ÉNERGIES RENOUVELABLES

Troisièmement, les investissements à réaliser dans le domaine de la maîtrise de la demande, dont la vertu est d’économiser des dépenses de fonctionnement doivent faire l’objet de dispositifs de financement spécifiques à taux bas et à durée longue pour être rendus compétitifs. Leurs bénéfices en termes d’émissions de CO2 évitées, de baisse du déficit commercial et de création d’emplois justifient ces dispositifs. La conférence bancaire et financière prévue au mois de juin doit impulser des outils nouveaux de financement et conduire à la mobilisation du secteur bancaire et financier dans la transition énergétique.

Quatrièmement, les énergies renouvelables doivent être soutenues de manière prévisible et adaptée. Certains dispositifs de soutien ont été mal calibrés – comme le tarif de rachat pour l’électricité photovoltaïque dans les années 2008-2010. Ce n’est plus le cas.

Ce serait une erreur d’abandonner ces sources d’énergie proches des territoires et des citoyens : certaines d’entre elles sont proches de la compétitivité et présentent de nombreux atouts dont celui d’avoir des coûts d’exploitation et une complexité d’installation et de démantèlement très faibles.

Pour le photovoltaïque par exemple, le prix des modules a été divisé par cinq depuis 2008, celui des systèmes par trois, et il continue de baisser. Les critiques récurrentes des effets de l’éolien et du solaire sur le marché électrique européen font oublier les deux principaux problèmes actuels du système électrique. Premièrement, la surcapacité : surcapacité du charbon au niveau mondial entraînant la baisse relative de son prix par rapport au gaz, surcapacité des quotas de CO2 et surcapacité de moyens de production électrique de base. Deuxièmement, l’architecture du marché qui permet l’optimisation d’un parc existant mais pas celle de son renouvellement ou de son développement .

Par ailleurs, au plan physique, il est maintenant acquis qu’avec une bonne organisation des réseaux au plan national et européen, ceux-ci pourraient gérer sans difficulté majeure et sans investissement excessif une part d’énergies variables dans le mix électrique d’environ 30% et qu’il est donc possible de faire croître leur part actuelle.

UN CADRE ÉNERGÉTIQUE EUROPÉEN

Enfin, parallèlement, il faut prendre à bras le corps la question de l’évolution du parc nucléaire. Toutes les tranches nucléaires ne seront pas prolongées par l’ASN au-delà de 40 ans et encore moins de 50 ans. Il n’est donc pas raisonnable d’envisager un grand carénage pour tout le parc.

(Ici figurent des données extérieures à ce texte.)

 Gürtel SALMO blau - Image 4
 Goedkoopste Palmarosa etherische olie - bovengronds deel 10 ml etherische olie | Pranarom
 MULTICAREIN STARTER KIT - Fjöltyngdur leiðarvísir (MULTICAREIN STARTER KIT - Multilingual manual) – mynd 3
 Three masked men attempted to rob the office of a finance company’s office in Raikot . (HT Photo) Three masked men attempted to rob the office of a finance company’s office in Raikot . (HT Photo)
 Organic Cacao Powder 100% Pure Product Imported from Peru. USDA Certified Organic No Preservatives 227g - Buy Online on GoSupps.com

Il ne l’est pas plus d’envisager un démantèlement sur une durée trop courte (quelle qu’en soit la date de démarrage). Tant pour des raisons sociales qu’industrielles et financières, il faut planifier cet effort sur la durée et laisser ainsi le temps aux options alternatives d’arriver à maturité. L’AIE affirme qu’en 2016 les renouvelables produiront dans le monde deux fois plus d’électricité que le nucléaire, et cet écart s’accentuera ensuite.  Pouvons-nous ignorer superbement ce mouvement mondial, ou devons-nous aider nos industries à s’y insérer ?

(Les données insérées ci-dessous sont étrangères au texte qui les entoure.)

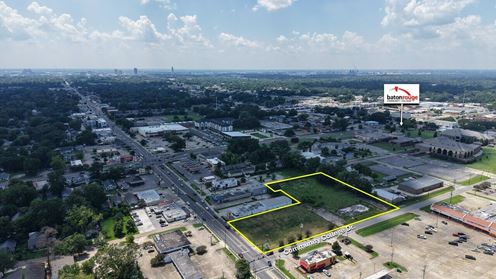 2.61 Acres - C1 - No Flood - Build Ready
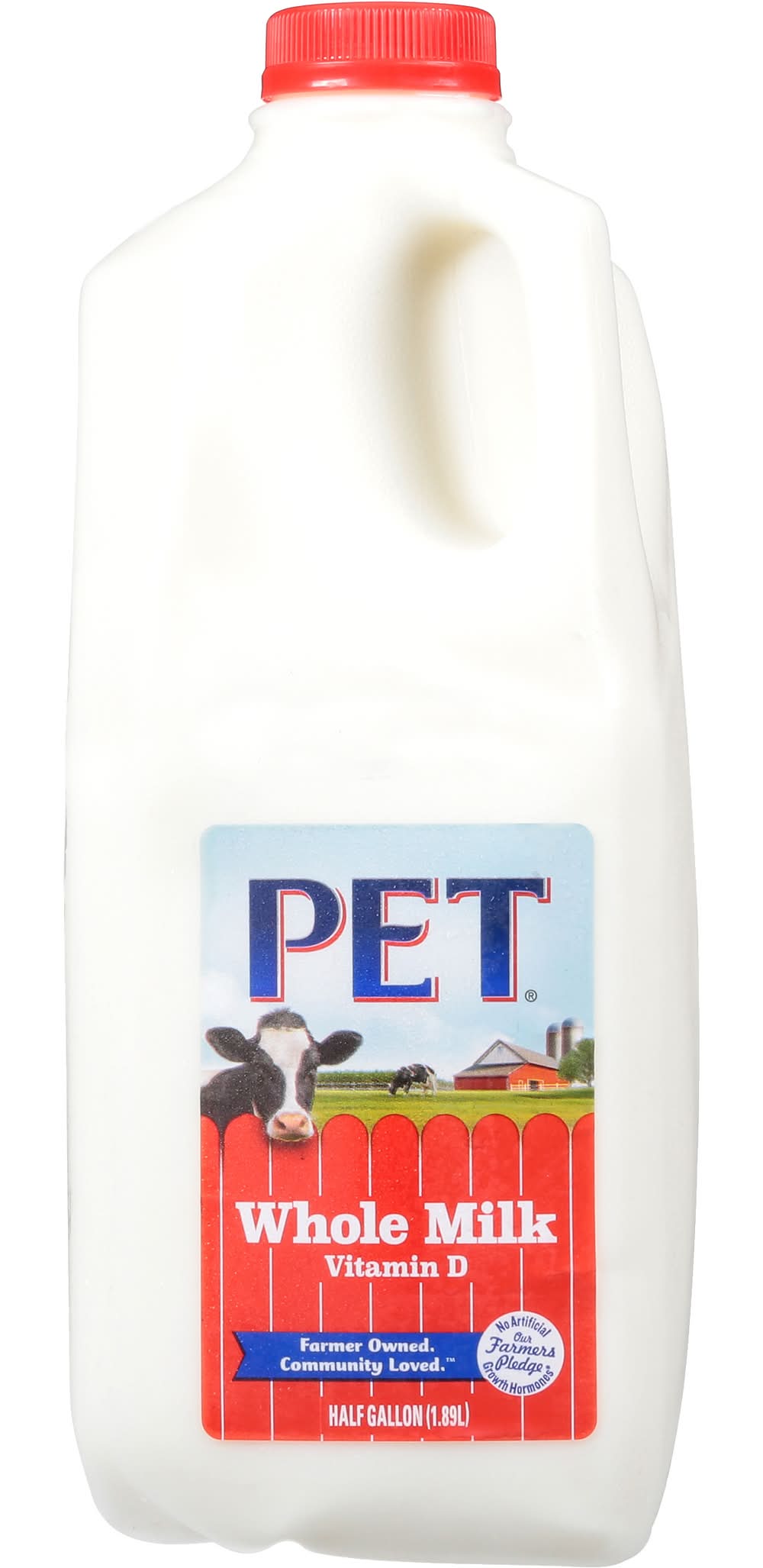 PET Vitamin D Whole Milk (64 fl oz)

La loi de transition énergétique peut nous donner un nouveau cap et mobiliser nos concitoyens sur un projet positif et porteur. Elle doit s’insérer dans un cadre énergétique européen à revoir en profondeur. L’architecture actuelle manque de cohérence et privilégie le jeu de la concurrence sur la programmation des investissements, les logiques industrielles et la coordination des politiques nationales. Elle est source de dysfonctionnements majeurs et de surcoûts incompréhensibles, bien identifiés par les observateurs, et dont certains ont été évoqués ci-dessus.

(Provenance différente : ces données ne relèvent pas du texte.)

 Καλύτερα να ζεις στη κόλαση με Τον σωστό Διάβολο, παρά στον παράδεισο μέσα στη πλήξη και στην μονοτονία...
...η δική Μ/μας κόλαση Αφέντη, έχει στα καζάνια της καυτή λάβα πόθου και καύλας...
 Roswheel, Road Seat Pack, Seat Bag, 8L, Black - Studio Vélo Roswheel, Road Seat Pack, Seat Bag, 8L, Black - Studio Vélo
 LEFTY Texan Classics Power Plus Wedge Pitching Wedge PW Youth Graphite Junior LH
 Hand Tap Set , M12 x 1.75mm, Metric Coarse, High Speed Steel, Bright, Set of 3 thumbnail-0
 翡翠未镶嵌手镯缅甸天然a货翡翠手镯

Il est en particulier urgent de faire émerger un prix du CO2 suffisant et de revoir l’architecture du marché de l’électricité. L’ensemble des réformes à faire est l’un des enjeux clefs de notre politique énergétique, elle-même déterminante pour notre économie et tout simplement notre mode de vie.

 Les signataires

 Les auteurs de cette tribunes sont: Patrick Criqui (CNRS), Gilles Darmois (consultant indépendant), Alain Grandjean (Carbone 4), Nicolas Hulot (Fondation Nicolas Hulot), Nicolas Ott et Christophe Schramm (anciens conseillers du ministre de l’énergie) et Corentin Sivy (expert énergie).